Nach der „Machtergreifung“ der Nationalsozialisten wurden am 13. März 1933 Stegmanns Freikorps und seine Zeitschrift verboten. Stegmann selber wurde am 23. März 1933 verhaftet, in „Schutzhaft“ genommen und ins KZ Dachau verschleppt - offiziell wegen eines angeblich geplanten Attentats auf Julius Streicher. Knapp drei Jahre später, am 14. Februar 1936, wurde Stegmann vom Sondergericht beim Landgericht Nürnberg-Fürth zu 18 Monaten Gefängnis verurteilt. Bis 1938 wurde er im Gefängnis Nürnberg, dem Zuchthaus Ebrach, einem Gestapo-Gefängnis in Berlin sowie im KZ Buchenwald festgehalten. Die Freilassung erfolgte auf Intervention Himmlers, danach übernahm Stegmann eine Braunschweiger Staatsdomäne.
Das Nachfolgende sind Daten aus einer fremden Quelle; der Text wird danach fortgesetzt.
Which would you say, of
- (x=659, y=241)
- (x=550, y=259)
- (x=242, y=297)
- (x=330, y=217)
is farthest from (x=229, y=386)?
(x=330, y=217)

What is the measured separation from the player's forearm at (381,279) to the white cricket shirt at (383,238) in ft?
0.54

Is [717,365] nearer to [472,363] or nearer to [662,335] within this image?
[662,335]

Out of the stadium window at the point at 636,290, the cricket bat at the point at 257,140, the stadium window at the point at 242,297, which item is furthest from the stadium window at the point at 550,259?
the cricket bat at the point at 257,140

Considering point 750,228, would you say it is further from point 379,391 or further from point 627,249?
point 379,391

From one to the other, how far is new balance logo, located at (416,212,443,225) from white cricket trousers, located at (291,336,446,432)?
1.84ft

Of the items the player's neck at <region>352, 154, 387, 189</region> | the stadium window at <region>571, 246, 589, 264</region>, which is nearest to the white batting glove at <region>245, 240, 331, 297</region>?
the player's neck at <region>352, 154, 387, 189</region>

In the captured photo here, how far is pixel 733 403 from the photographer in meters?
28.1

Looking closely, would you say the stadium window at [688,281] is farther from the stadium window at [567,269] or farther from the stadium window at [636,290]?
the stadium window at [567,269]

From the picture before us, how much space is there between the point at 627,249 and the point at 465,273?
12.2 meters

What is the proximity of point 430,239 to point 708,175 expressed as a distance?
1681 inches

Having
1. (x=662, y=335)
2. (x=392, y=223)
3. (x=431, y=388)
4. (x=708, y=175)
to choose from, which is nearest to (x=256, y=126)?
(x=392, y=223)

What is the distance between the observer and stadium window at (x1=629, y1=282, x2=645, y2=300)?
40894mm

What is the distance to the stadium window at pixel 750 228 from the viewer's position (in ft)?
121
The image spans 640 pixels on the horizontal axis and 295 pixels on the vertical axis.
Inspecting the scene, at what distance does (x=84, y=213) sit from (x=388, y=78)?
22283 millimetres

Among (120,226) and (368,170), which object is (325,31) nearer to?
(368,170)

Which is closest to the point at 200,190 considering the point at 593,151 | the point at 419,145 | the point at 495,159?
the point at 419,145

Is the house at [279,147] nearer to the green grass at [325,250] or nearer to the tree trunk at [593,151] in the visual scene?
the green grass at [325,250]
„Zur Bewährung“ und zur „Wiederherstellung der Ehre“ wurde Stegmann 1944 eingezogen: Als SS-Obersturmführer der Reserve der Waffen-SS kam er zum SS-Regiment unter der Leitung von Oskar Dirlewanger, eine Einheit, in der häufig ehemalige Strafgefangene und KZ-Häftlinge dienten. Er starb bei Kampfhandlungen an der Ostfront.

Literatur

  • Joachim Lilla (Bearbeiter): Statisten in Uniform. Die Mitglieder des Reichstags 1933-1945. Droste Verlag, Düsseldorf, 2004. ISBN 3-7700-5254-4.
  • Martin Döring: »Parlamentarischer Arm der Bewegung«. Die Nationalsozialisten im Reichstag der Weimarer Republik (= Beiträge zur Geschichte des Parlamentarismus und der politischen Parteien. Band 130) Droste, Düsseldorf, 2001. ISBN 3-7700-5237-4.
  • Rainer Hambrecht: Der Aufstieg der NSDAP in Mittel- und Oberfranken (1925-1933). (= Nürnberger Werkstücke zur Stadt- und Landesgeschichte. Band 17) Korn und Berg, Nürnberg, 1976. ISBN 3-87432-039-1.

Einzelnachweise

  1. Herbert Linder: Von der NSDAP zur SPD. Der politische Lebensweg des Dr. Hemuth Klotz (1894-1943). (= Karlsruher Beiträge zur Geschichte des Nationalsozialismus. Band 3) Universitätsverlag Konstanz, Konstanz 1995, ISBN 3-87940-607-3, S. 174ff. Mitteilung in der Reichstagssitzung durch Reichstagspräsident Paul Löbe, siehe Protokoll der Reichstagssitzung vom 12. Mai 1932
  2. Patrick Moreau: Nationalsozialismus von links. Die »Kampfgemeinschaft Revolutionärer Nationalsozialisten« und die »Schwarze Front« Otto Straßers 1930-1935. Deutsche Verlags-Anstalt, Stuttgart 1985, ISBN 3-421-06192-0, S. 161f.